***** DOCUMENT

Slightly more than one year ago, a rare, enormous volcanic explosion created pressure waves in the atmosphere that pushed on the top 3.1 miles/5 kilometers of the Earth, giving scientists a clear “x-ray” of a depth range of the crust that is rarely in focus. 

Satellite animation showing a volcanic eruption in the ocean, with a cloud of ash among the atmospheric clouds.
The January 15, 2022 satellite view of the small, uninhabited South Pacific island known as Hunga Tonga-Hunga Ha‘apai, from NOAA's Geostationary Operational Environmental Satellite 17 (GOES-17). This looping video shows the intense series of eruptions that generated atmospheric shock waves, sonic booms, and tsunami waves.

On January 15, 2022, the Hunga Tonga-Hunga Ha’apai (HTHH) volcano, 44 miles/70 kilometers south of the Tongan capital of Nuku’alofa, began erupting with a violent explosion. The eruption, one of the largest in the past century, pushed a plume of volcanic ash higher in the atmosphere than ever recorded, about 35 miles/56 kilometers into the sky. In addition to the ash plume, the eruption triggered a tsunami that reached the surrounding islands, which are largely uninhabited. Six fatalities were reported following the tsunami. 


At the same time, another phenomenon caused by the explosion was pushing on the Earth’s crust as it travelled around the globe at the speed of sound. This silent reverberation of pressure waves (they can’t be called “sound waves” because they are at frequencies too low for humans to hear) had wavelengths of tens of kilometers (think of the distance between downtown Los Angeles and Long Beach, CA) and lasted several days. As they bounced around the Earth’s lower atmosphere, their large wavelengths pushed down on the ground surface, actually deflecting the ground about the width of a strand of spider web as they passed but penetrating down to around 3.1 miles/5 kilometers. Although undetectable to humans, the pressure waves and ground movements were recorded by microbarograph sensors and seismometers all around the world.

**********

[BRIEF A] Which rows contain the string "further"? Copy out each of them.
The volcano passage and the rows that come after it are separate, unrelated material.

***** GIVEN RECORDS

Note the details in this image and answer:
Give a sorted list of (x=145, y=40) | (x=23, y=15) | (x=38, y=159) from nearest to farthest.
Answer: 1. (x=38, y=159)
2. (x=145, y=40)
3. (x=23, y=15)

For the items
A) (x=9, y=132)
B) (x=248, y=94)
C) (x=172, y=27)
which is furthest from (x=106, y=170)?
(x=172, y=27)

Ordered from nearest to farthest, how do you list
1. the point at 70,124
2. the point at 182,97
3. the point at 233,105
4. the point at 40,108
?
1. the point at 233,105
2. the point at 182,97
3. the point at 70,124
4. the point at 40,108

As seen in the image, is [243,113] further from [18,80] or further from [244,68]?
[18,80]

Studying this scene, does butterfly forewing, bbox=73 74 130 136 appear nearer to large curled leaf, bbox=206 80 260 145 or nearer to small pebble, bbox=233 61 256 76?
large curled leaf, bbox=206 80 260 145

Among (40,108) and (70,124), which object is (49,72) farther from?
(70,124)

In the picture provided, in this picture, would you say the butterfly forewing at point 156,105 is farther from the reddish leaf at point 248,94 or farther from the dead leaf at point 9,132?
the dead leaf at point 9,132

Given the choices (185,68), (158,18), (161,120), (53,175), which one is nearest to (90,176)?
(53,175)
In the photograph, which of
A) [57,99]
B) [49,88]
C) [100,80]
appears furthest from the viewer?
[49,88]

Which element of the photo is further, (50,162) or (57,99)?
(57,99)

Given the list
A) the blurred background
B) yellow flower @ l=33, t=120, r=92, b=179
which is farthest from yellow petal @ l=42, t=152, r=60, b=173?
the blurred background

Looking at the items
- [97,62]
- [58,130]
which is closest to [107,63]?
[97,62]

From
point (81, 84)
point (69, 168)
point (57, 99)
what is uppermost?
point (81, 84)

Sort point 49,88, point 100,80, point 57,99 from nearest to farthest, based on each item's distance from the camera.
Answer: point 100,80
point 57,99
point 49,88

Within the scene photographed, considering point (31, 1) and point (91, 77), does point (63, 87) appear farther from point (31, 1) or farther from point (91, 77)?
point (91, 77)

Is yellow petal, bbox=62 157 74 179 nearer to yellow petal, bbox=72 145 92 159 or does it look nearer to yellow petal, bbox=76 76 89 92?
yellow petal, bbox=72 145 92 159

**********

[BRIEF B] Can you finish out the next part of the volcano passage, starting after its last sentence?

[TASK RESULT A]
As seen in the image, is [243,113] further from [18,80] or further from [244,68]?
Which element of the photo is further, (50,162) or (57,99)?

[TASK RESULT B]
Hunga Tonga pressure waves
The large HTHH volcanic explosion created fast low-frequency pressure waves that penetrated about 3.1 miles/5 kilometers into the shallow crust (shown in yellow). Wind and small explosions (shown in blue) create shorter pressure waves that only penetrate down about 328 feet/100 meters. Earthquakes create variable-frequency seismic waves (shown in green) that travel through the entire crust but leave a blurry “picture” of the top 3.1 miles/5 kilometers (5000 meters).

Pressure sensors at seismic stations are most often used to collect “pressure noise” caused by wind and small explosions (such as those at rock quarries) that can then be removed from the seismic recordings of earthquakes. Although earthquakes that occur in populated areas are a geological hazard, they allow scientists to get an x-ray of the deep earth structure as the various seismic waves generated by the temblor travel through the crust, mantle, and core. However, because of the range of frequencies of the seismic waves, there is a blurry gap between 328 feet/100 meters from the surface and 3.1 miles/5 kilometers down. This region of the Earth is especially important because it can have a large impact on how much shaking will occur in different areas following larger earthquakes. 


The rare and unique pressure waves from the HTHH volcanic explosion were enormous and moved at very high speeds, resulting in ground motions with that were well recorded on borehole seismometers (~328 feet/100 meters deep). The waveforms of ground motions recorded on seismometers are nearly identical to the pressure records, which allows scientists to infer that the pressure change is directly causing the ground motion. Stations emplaced on softer materials, such as the icecap at South Pole, Antarctica, recorded more motion in response to pressure than those situated on harder bedrock. By measuring both pressure and ground motion, scientists may be able to form a clear picture of the crust between 328 feet/100 meters and 3.1 miles/5 kilometers, filling in that blurry gap.  

Waveforms from Hunga Tonga eruption
The waveforms of the ground motion recording and the pressure sensor recording from a station with both types of instruments (see second image above) match up, indicating that the pressure waves are causing the ground (crust) to deflect.

Explosions that large, and thus pressure waves with such large wavelengths, are a “once-in-a-lifetime” occurrence, so this event offers a unique opportunity to take advantage of data that doesn’t come along very often. The crustal structures that these data illuminate are used in many models for other purposes, such as determining the precise location of earthquakes and refining models of deep Earth structure.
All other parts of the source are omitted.